LETTER from THE EDITOR

Andrew Marr
Saturday 07 December 1996 00:02 GMT
Comments

First of all, to selected readers, an apology - some 20,000 of you, mostly in London, did not get last Saturday's paper until nearly lunchtime, if at all. This was not because we were too idle to write it, or were out at a Christmas party. It was because an aluminium label fell off inside a very high-voltage cable in our Watford printing plant, causing an electrical explosion. It was a very big bang indeed, and it took many hours to get the presses running again. Sorry.

One of the less commented-upon aspects of this week's drama at Westminster is the way journalists are edging into the foreground of the political plot. Our lunches and conversations with MPs are themselves becoming stories. One might ask why ministers so readily take the risk of eating and drinking with hacks. The answer is not, on the whole, greed; in fact, most ministers are discouragingly abstemious, picking without relish at boiled fish, swirling their water-glasses, rejecting the pudding menu.

'Twas not always thus. I vividly remember having lunch with a senior Labour MP at a Pimlico restaurant where they served wine in two-litre bottles, charging customers on the basis of how much of it had gone by the end of the meal. My guest merely noted that it was ``a decent sort of bottle'' and consumed the lot. What was really shocking, however, was that it had no visible effect.

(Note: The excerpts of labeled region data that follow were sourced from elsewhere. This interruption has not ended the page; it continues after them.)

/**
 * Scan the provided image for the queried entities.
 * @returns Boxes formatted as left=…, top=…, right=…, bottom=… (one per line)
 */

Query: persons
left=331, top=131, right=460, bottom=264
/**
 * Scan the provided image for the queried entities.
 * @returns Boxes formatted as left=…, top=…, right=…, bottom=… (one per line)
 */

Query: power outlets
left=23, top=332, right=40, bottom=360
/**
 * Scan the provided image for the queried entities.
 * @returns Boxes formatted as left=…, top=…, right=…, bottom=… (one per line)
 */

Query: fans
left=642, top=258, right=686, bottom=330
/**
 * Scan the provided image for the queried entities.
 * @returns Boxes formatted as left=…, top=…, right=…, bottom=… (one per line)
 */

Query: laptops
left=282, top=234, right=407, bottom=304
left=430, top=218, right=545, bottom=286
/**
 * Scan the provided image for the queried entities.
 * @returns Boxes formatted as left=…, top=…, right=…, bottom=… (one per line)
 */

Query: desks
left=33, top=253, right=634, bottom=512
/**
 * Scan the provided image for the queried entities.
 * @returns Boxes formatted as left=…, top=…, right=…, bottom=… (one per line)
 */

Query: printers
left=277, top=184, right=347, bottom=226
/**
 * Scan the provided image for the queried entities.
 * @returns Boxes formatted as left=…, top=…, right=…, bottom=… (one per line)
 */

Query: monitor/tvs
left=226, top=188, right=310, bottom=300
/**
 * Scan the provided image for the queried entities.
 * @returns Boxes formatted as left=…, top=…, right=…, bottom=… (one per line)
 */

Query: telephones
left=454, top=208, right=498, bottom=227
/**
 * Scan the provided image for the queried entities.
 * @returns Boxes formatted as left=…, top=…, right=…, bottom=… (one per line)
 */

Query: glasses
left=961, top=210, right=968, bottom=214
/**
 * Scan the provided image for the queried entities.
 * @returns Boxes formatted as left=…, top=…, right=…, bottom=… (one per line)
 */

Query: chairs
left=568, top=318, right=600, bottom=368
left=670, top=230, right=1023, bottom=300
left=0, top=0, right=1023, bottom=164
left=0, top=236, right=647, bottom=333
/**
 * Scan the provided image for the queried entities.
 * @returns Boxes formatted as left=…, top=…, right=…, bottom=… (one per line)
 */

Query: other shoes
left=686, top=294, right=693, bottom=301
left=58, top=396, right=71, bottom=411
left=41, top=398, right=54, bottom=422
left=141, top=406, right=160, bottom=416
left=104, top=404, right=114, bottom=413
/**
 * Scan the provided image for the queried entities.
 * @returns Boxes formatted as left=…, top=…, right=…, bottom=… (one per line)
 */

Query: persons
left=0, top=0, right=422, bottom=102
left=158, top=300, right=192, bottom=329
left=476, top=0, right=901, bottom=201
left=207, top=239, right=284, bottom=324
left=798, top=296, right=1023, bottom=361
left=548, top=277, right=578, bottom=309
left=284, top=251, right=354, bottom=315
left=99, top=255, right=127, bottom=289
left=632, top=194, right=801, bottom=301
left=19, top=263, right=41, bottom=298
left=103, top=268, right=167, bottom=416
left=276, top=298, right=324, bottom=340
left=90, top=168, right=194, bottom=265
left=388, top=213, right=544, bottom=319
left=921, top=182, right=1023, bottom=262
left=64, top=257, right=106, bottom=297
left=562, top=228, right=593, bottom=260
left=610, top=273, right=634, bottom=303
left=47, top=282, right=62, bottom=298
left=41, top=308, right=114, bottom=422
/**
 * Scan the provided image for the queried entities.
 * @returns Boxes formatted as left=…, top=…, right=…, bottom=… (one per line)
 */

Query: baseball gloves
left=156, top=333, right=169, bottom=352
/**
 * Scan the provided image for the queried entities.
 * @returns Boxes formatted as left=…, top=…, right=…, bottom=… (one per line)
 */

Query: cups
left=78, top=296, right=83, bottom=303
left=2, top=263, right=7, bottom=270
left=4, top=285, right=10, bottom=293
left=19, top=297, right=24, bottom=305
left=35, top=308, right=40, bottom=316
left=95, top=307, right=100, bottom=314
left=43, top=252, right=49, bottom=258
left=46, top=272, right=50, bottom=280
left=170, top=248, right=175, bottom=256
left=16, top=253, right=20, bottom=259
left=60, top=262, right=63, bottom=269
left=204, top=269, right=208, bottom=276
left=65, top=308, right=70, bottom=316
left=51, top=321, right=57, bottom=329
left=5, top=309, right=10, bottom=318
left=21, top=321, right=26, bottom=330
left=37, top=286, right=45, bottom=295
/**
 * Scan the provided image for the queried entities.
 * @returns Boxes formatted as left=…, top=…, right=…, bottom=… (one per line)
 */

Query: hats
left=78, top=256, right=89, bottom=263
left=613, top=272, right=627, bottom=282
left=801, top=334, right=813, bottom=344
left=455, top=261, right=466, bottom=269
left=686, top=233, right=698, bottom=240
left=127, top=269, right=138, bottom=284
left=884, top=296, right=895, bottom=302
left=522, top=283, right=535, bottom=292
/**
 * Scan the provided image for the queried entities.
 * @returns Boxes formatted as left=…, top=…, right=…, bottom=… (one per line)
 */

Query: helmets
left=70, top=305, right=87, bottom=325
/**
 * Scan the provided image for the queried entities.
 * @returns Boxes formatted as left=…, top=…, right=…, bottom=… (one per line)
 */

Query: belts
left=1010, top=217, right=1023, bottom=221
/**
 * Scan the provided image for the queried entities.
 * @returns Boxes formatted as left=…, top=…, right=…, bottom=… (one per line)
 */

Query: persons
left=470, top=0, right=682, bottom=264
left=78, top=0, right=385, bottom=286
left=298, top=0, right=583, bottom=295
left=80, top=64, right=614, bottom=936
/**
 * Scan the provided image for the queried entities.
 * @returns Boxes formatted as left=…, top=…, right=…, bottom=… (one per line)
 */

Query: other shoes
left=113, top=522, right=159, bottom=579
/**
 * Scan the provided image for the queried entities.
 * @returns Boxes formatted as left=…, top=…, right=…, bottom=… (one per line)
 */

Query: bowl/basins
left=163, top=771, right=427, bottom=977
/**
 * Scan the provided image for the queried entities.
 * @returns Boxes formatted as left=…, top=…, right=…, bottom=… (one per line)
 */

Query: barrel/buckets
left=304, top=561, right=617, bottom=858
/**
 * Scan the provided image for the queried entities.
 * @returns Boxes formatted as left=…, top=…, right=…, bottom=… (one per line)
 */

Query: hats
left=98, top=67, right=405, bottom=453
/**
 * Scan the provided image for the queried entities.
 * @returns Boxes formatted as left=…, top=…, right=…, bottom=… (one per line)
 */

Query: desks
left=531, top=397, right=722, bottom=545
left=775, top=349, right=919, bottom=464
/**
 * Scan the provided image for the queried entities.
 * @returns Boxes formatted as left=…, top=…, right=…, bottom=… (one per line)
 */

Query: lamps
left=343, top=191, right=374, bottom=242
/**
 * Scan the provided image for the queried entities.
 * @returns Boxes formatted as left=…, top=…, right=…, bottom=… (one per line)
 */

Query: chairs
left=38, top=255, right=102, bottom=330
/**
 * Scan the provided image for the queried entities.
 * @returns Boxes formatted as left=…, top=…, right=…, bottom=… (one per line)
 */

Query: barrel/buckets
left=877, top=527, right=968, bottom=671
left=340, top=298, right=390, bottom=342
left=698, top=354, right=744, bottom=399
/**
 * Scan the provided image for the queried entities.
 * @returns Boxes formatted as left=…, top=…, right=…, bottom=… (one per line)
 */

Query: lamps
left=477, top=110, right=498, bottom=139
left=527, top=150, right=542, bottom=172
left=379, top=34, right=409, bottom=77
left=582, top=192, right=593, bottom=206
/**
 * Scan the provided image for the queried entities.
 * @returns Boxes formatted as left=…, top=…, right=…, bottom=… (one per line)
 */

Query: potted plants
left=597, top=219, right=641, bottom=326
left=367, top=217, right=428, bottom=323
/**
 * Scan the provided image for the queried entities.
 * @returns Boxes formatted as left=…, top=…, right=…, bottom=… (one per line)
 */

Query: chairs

But these days, the real motivation for these lunches is an exchange of essential information - and it doesn't all flow one way. The average minister is so stuck in his or her department that lunches with journalists become vital, curiosity-quenching oases of gossip and speculation in long, dry office days. One can be bitchier and franker if one's party rivals are absent. One learns things from a political reporter - how X has fouled up, what the PM is thought to think of Y - that civil servants don't discuss. And then sometimes, of course, it goes wrong - mostly when the political atmosphere is intensely overheated. It certainly is now. Let no-one try to convince you that relations between senior Conservatives are really much better than they seem. For me, the mood was well caught by an influential if junior pro-European. We were standing at the edge of a party, talking about the week. ``The real problem," I said mildly, ``is surely that the Prime Minister...'' He cut me off, interjecting, ``is stupid and cowardly, yes, I know - not a great combination, is it?''

I've had lots of complaints both from the shooting lobby, 2,000 or so of whom had marched through central London to protest about the removal of their guns, and from anti-shooters who protested about my decision to allow the pro-shooters to advertise in the newspaper. The shooters, whose letters were suspiciously similar in wording, wanted to know why we hadn't reported their demonstration. The answer is not bias, but that there are scores of demos in London on almost any weekend; unless huge, they are generally unreported anywhere. Complainants on the other side argued that our anti-gun editorial line was compromised by taking the adverts. But there is a free speech question here - if advertisements are legal and not pornographic, then they shouldn't be censored, least of all by journalists. I disagree with the gun lobby - I also think it has an absolute right to put its case directly to the public.